ALEXANDER DOWNER: It gives us great heart now that the international community, the world at large, is supporting the efforts that we’re making in Iraq. And I think Australians will take great comfort from the Security Council resolution. I think most Australians can identify with the fact that now the United Nations Security Council is backing the new Iraq, and backing what we’re doing in Iraq. 


ALEXANDRA KIRK: Mr Downer says it will encourage other countries to make a contribution to Iraq and hopes the Opposition leader Mark Latham will be persuaded to change his mind about bringing the troops home by Christmas. 


ALEXANDER DOWNER: We are today offering Mr Latham a briefing on the Security Council resolution, and on the implications of the Security Council resolution for the future of Iraq. I think this is a great opportunity for him, not perhaps to climb down in a humiliating way, which he may think would do him political damage, but a great opportunity for him to start this issue afresh and to support a bipartisan position of backing our troops there. 


ALEXANDRA KIRK: Mark Latham's office says Labor's position on bringing the troops home is clear and consistent and won't change - a message reiterated from New York, by Labor's foreign spokesman Kevin Rudd, who's welcomed the UN resuming a central role in Iraq's future.  


KEVIN RUDD: Mark Latham has made it absolutely plain that Labor’s policy on Iraq will not be changing, and that Labor’s intention is to have the troops of Australia returned to Australia by the end of the year, and that Australia’s future assistance to the Iraqi reconstruction effort will lie in the economic and civil assistance area. 


ALEXANDRA KIRK: While Mr Latham's office says it doesn't speak about briefings it receives from the Government, it notes that Mr Rudd is in New York today, receiving a first hand briefing from the United Nations.  

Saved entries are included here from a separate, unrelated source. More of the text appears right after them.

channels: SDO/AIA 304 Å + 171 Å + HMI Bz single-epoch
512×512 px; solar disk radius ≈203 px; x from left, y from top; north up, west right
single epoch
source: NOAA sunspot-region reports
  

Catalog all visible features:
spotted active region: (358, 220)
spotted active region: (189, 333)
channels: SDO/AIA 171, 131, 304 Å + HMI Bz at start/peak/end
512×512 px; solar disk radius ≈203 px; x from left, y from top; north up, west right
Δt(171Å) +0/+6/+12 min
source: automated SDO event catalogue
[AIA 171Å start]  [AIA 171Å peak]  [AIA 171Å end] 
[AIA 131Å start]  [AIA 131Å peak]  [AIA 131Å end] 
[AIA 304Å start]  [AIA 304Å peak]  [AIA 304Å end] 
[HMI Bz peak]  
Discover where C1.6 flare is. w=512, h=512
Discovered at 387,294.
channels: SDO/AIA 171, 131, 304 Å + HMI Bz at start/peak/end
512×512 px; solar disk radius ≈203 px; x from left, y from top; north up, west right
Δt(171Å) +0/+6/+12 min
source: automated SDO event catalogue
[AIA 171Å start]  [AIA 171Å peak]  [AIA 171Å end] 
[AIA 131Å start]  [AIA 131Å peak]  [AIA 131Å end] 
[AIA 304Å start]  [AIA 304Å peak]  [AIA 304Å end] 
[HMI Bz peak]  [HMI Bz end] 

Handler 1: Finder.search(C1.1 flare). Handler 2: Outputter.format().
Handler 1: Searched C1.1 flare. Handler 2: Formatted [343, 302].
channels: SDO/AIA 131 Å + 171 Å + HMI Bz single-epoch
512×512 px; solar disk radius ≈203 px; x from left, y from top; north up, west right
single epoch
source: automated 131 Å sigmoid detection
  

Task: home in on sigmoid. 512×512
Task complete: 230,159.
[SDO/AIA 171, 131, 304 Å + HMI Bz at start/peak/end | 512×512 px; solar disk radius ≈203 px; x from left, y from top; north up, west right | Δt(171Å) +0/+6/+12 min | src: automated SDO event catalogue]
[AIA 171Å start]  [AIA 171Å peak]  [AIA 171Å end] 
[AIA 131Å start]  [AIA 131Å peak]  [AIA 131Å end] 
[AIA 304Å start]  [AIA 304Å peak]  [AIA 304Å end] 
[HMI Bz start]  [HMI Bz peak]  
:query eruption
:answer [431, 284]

Mr Rudd's also due to meet Richard Armitage, the US deputy Secretary of State, later in the week. Ahead of their Washington meeting, Mr Armitage has fired another American broadside at Labor's troop withdrawal policy, reiterating President George Bush's criticism last week, delivered in the presence of Mr Howard. 


The Labor frontbencher is unmoved, but conceded he has a job in front of him.  


KEVIN RUDD: You would have to say that there is some disagreement on the part of the United States Administration with aspects of our policy on Iraq. Let’s just call a spade a spade. I hope to have a discussion with Richard Armitage, someone who I have known for some years about that and work out a way forward. But we are quite plain in terms of our policy and Mark has made it absolutely crystal clear that that policy is not about to change. 


ALEXANDRA KIRK: While Alexander Downer suggests Mr Latham may find some comfort in the anti-Americanism of Labor's likely star recruit, Peter Garrett's, Kevin Rudd says Labor's foreign policy, which rests on three pillars, won't change.  


KEVIN RUDD: Our membership of the United Nations, our alliance with the United States and our policy of comprehensive engagement with Asia. That is what we stand for. That is what the party collectively stands for. Peter Garrett’s addition to the show doesn’t change that one bit. 


ALEXANDRA KIRK: Peter Garrett has now applied to join the ALP, and Mark Latham has asked for the application to be accepted, and for the preselection for the safe Labor seat of Kingsford Smith to be done quickly.  


The New South Wales ALP party officers met this afternoon and agreed the best way to do this was for it to be dealt with by the National Executive of the Labor Party. It will now meet on Friday afternoon to consider Peter Garrett’s ALP membership application, and also to set up a process for holding the preselection ballot by members of the National Executive. 


While his ministers believe Mark Latham's support for the rock singer proves the Opposition Leader's anti-Americanism, John Howard is staying right out of it. 


JOHN HOWARD: That is a matter for the Australian Labor Party. 


REPORTER: What would your favourite Peter Garrett number be though? 


JOHN HOWARD: (Laughs) 


REPORTER: Come on ... 


JOHN HOWARD: Well I quite like Beds are Burning .  


REPORTER: Do you? 




REPORTER: What about US Forces




MARK COLVIN: Pass indeed. The Prime Minister there, ending Alexandra Kirk’s report.